Поставленная задача:
Переведите на английский язык предложение из текста о популизме: «Популистами называют и политиков во власти, таких как мэр Нью-Йорка Билл де Блазио и сенатор от Массачусетса Элизабет Уоррен».

Исходный текст:
++++++++++
Добавить в цитаты Настройки чтения

Страница 4 из 7



В Соединенных Штатах слово «популизм» ассоциируется преимущественно с представлением о потенциальном конфликте истинно эгалитарной политики левого толка с линией Демократической партии, которая, с точки зрения популистских критиков, стала слишком центристской или, как говорят в Европе, оказалась в руках технократов (хуже того – «плутократов»). Как популистов превозносили (или клеймили) защитников «Мэйн-стрит» против «Уолл-стрит».

Популистами называют и политиков во власти, таких как мэр Нью-Йорка Билл де Блазио и сенатор от Массачусетса Элизабет Уоррен. В США часто говорят о «либеральном популизме», а вот в Европе такое выражение воспринимается как вопиющее противоречие, поскольку по разные стороны Атлантики в понятия «либерализм» и «популизм» вкладываются разные значения[7]. Как известно, в Северной Америке прилагательное «либеральный» почти синоним прилагательного «социал-демократический», а популизм – это попросту либерализм в его чистом неразбавленном виде. В Европе же популизм не может сочетаться с либерализмом, если под последним понимается уважение к плюрализму мнений и представление о демократии как системе сдержек и противовесов (и в целом ограничений, накладываемых на народную волю).

Мало того что подобная разница в политическом словоупотреблении сама по себе сбивает с толку – дело осложнилось еще больше с появлением новых движений, таких как «Чайная партия» и «Захвати Уолл-стрит». Оба описываются как популистские; дошло даже до того, что предлагалось создать коалицию между правыми и левыми силами, критически настроенными по отношению к мейнстримной политике, где популизм будет общим знаменателем. Эта любопытная симметрия обозначилась также и во время президентской кампании 2016 г., когда СМИ описывали и Дональда Трампа, и Берни Сандерса как популистов, только один был правым, а другой – левым. Общим у них обоих, как нам неустанно твердили, было то, что они «бунтари против истеблишмента», пришедшие на волне «недовольства», «разочарования» и «обиды» граждан.
++++++++++
Сохранённые строки:
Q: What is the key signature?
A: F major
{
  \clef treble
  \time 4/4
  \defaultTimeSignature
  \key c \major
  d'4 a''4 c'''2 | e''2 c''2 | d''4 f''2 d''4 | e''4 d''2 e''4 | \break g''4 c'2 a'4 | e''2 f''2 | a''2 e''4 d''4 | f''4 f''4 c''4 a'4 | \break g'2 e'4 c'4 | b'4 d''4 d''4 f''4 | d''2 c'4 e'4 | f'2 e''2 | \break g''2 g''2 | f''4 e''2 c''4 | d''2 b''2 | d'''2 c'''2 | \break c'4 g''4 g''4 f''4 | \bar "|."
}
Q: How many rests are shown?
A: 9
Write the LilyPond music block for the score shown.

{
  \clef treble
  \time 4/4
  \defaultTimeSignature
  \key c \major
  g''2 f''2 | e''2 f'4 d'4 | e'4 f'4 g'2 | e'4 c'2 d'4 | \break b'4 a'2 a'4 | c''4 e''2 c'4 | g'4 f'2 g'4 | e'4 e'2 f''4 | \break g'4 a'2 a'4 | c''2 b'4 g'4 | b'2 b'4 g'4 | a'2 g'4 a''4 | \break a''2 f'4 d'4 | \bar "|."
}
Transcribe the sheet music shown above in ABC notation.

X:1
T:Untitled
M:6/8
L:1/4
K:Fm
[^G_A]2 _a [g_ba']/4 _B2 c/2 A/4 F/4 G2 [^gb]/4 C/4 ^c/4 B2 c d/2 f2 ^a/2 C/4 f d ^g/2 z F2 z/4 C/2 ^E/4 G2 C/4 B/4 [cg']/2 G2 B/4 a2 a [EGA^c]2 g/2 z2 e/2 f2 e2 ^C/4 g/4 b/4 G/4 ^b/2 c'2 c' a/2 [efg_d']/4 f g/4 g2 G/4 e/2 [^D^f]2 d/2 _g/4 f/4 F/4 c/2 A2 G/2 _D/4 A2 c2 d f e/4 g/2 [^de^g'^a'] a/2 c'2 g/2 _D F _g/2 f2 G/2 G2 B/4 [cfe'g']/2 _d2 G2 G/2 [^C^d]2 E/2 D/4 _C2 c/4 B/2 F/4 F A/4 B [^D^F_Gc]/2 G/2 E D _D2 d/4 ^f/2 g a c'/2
++++++++++
Выполненное упражнение:
Politicians in power, such as New York City Mayor Bill de Blasio and Massachusetts Senator Elizabeth Warren, are also called populists.